* **Reading text**:
+-------+
The Girl Scouts are in a particularly good position to introduce girls to the world of tech. The more than 100-year-old organization today has 1.8 million girl members, and one of its four pillars is STEM. (For curiosity’s sake, the other three are the outdoors, entrepreneurship, and healthy living.)

That makes the scouts an important ally in the effort to diversify a heavily male-occupied field, says Lidia Soto-Harmon, CEO of Girls Scouts of Nation’s Capital.  

“We have a real interest in working with partners in the technology field to work on that pipeline, and we do that by exposing girls at a much younger age to science, tech, engineering, and math,” says Soto-Harmon. “We’re finding the confidence gap is still a very real thing. As girls enter sixth grade, they start to lose their confidence and their interest in math and science. Then that confidence doesn’t show up until they are 80 years old. Eighty! Think how that affects employment opportunities.”

That means efforts to reach out to girls in high school to interest them in math and science simply come too late. According to Soto-Harmon, if you don’t get to them by fourth and fifth grade, they likely won’t want to take Algebra 2 or calculus in high school. They just won’t want to—or think they can—challenge themselves in math and science. And they really won’t consider careers in related fields.

“We know this will plant a seed of interest and confidence, but it also gives them the scientific language,” says Soto-Harmon. “Some of what this patch will do is give girls that language they need to move forward. Anything can be intimidating if you don’t understand the language. What are the buzzwords? What does coding actually mean? Being cyber-smart will give them that platform. They’ll feel more confident, more savvy, safer, more secure.”
+-------+
* **Data section**:

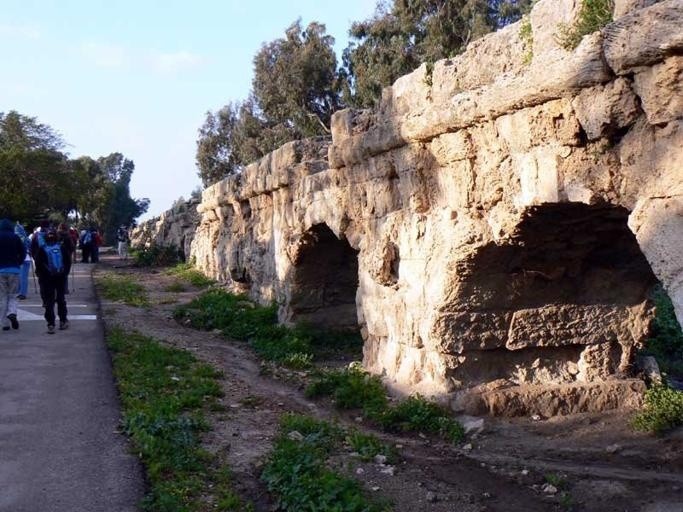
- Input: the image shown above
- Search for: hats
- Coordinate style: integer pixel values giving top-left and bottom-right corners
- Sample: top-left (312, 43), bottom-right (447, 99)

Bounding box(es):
top-left (15, 224), bottom-right (24, 236)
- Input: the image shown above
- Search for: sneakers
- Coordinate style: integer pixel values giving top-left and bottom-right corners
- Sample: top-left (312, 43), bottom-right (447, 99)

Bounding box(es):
top-left (17, 295), bottom-right (25, 299)
top-left (60, 320), bottom-right (69, 329)
top-left (48, 326), bottom-right (55, 333)
top-left (3, 314), bottom-right (18, 330)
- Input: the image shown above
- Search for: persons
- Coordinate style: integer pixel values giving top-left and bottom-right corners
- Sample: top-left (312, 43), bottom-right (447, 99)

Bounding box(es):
top-left (115, 224), bottom-right (131, 260)
top-left (0, 212), bottom-right (106, 334)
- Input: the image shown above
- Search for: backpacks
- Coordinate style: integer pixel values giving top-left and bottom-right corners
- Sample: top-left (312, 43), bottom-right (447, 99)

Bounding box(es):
top-left (38, 232), bottom-right (64, 273)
+-------+
* **Exercise brief**:
Write out the stretch of the Girl Scouts text from "That makes the" through "of Nation’s Capital.", copied word for word.

* **Output of the exercise**:
That makes the scouts an important ally in the effort to diversify a heavily male-occupied field, says Lidia Soto-Harmon, CEO of Girls Scouts of Nation’s Capital.